Abstract Fuzzy logic provides a framework for modeling linguistic imprecision in real-world data. It has been widely applied to pattern analysis to enhance interpretability for supporting decision-making processes. High temporal fuzzy utility pattern analysis has garnered increasing attention for its ability to extract interpretable and representative patterns by integrating temporal characteristics, enabling more informed decisions in areas such as promotion planning or resource allocation. However, previous approaches in this domain operate under the assumption that all transactions hold equal significance, irrespective of their arrival times. This assumption is unrealistic, as real-world data evolve and recent transactions hold greater importance, especially for decisions that rely on timely trend responsiveness. To resolve this shortcoming, we propose an efficient approach for analyzing high temporal fuzzy utility patterns over data streams, grounded in the damped window technique.
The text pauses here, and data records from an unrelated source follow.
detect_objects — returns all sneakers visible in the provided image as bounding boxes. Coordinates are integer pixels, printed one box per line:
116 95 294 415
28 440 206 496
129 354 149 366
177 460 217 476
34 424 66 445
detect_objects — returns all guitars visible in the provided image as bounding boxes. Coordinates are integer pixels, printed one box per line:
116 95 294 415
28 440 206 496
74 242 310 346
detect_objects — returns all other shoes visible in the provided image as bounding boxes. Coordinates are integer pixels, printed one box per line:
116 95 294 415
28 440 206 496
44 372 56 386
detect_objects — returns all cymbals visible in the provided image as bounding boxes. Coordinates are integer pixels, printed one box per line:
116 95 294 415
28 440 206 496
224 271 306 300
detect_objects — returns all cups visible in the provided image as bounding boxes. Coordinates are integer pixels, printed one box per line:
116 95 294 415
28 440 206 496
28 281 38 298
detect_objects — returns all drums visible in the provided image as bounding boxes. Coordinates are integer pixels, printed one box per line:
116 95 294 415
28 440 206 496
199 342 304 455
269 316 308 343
The proposed approach leverages a decaying factor to emphasize the significance of recent data. To achieve computational efficiency, the pattern expansion process employs list-based structures along with multiple pruning strategies. Comprehensive experiments indicate that the proposed method surpasses previous methods regarding runtime and scalability with competitive memory usage while exhibiting the significance of extracted results and showing practical availability through a case study. The analysis of extracted patterns highlights their relevance within a practical retail scenario, and experiments with varying decay factors corroborate the efficiency and adaptability of the proposed method for offering timely and interpretable insights in dynamic environments.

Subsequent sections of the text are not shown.